While the event has become iconic as a "eureka" moment of inspiration, mostcreativity experts grasp that Newton's genius stemmed from the decades of hard work following that moment. "What most people forget," James Clear notes inQuartz, "is that Newton worked on his ideas about gravity for nearly twenty years until, in 1687, he published his groundbreaking book, The Principia: Mathematical Principles of Natural Philosophy. The falling apple was merely the beginning of a train of thought that continued for decades."
Which means that the juiciest insights into how Newton worked can come from examining his habits before and after the apple. Thanks to a recent post by the Royal Society of London, you now have a chance to learn about one of his most important habits: the way he read books. Specifically, his tendency to "dog-ear" pages that were important to him. 
In fact, the Royal Society -- with tongue firmly in cheek -- gives Newton a good old-fashioned librarian's reprimand. Rupert Baker, the Royal Society's library manager, calls Newton "a serial offender in the area of page-corner tampering." All told, the Royal Society has four books from Newton's personal library in its collection.
  • Samuel Foster's Miscellanies: or, Mathematical Lucubrations (1659) 
  • treatise on numismatics from 1700
  • A 1610 Basle edition of the Artis Auriferae, a collection of tracts dealing with alchemy
  • Heinrich Cornelius Agrippa's De Occulta Philosophia (1533), which was about occult philosophy and ritual magic.
Only the first title directly relates to Newton's study of gravity, which is why this quartet of books is fascinating in its own right. It shows Newton's interests were wide-ranging. Like Van Gogh and Einstein, Newton was a Janusian thinker, someone who could mix and combine seemingly disparate fields to stimulate creative breakthroughs.
Beyond this, there's the way Newton dog-eared these books. To learn more about Newton's dog-earing methods, Baker consulted a book called The Library of Isaac Newton by John Harrison (1978). Here are Baker and Harrison's insights: 

Newton dog-eared pages in a very specific way. 

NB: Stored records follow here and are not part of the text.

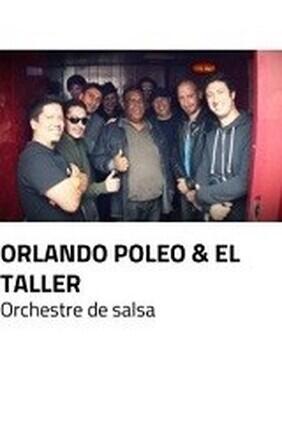 ORLANDO POLEO & EL TALLER (Montreuil)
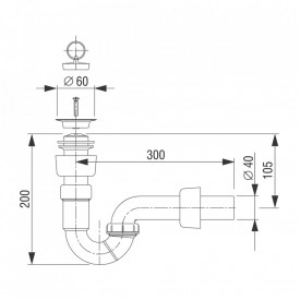 Sifon pentru bideu Fluidmaster Liv 196029 schita tehnica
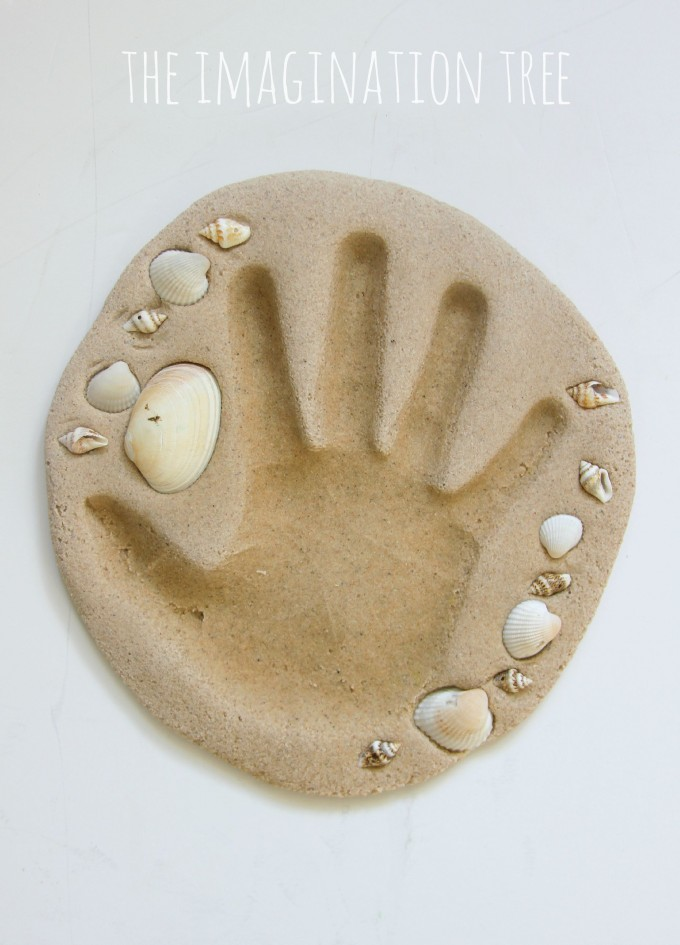 Hand print keepsake craft using sand clay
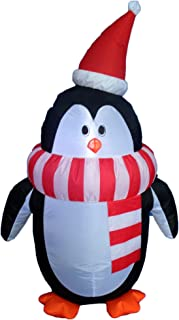 BZB Goods 4 Foot Tall Lighted Christmas Inflatable Cute Penguin with Scarf LED Lights Outdoor Indoor Holiday Decorations B...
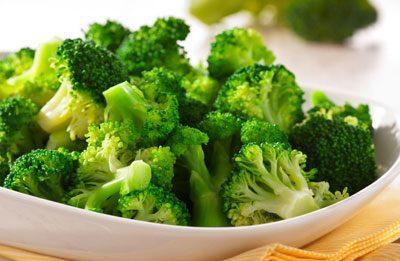 Правильная диета, очищающая сосуды организма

The common way to dog-ear a page is to fold a corner of the page down or up (depending on whether you're folding the upper or lower corner of that page). Newton took it one step further. He made sure the tip of the dog-ear pointed exactly to the pertinent part of the text. "A sentence, phrase, or even a single word," writes Baker. 

Newton took extensive notes in the book itself. 

His marginalia is extensive. There's so much of it, "marginalia" almost ceases to be an accurate word for it. His notes are copious, often occupying the entirety of a page's white space. 

Newton was exceptionally organized as a note taker. 

In addition to taking up most of the margins with notes, Newton created handwritten indexes and contents lists. The indexes look like present-day indexes: They are alphabetical, by topic. They list page numbers directly after each topical listing. You can surmise how marvelously these indexes complemented his dog-earing habit. 

Newton wasn't afraid to damage the books.

It's a basic point, but it shouldn't be overlooked. Books are property. Sometimes they are valuable property. Newton's physical use of them "clearly reflects Newton's attitude that books are working tools to be used as convenient and to destruction," notes Baker.
Mind you, Baker doesn't want any visitors to the Royal Society library getting the wrong idea. Dog-earing, he notes, is a "habit of historical interest when found in the former possessions of a genius, but present-day culprits will not be treated quite so understandingly," he writes. "The Librarian Death Stare is an actual thing, you know."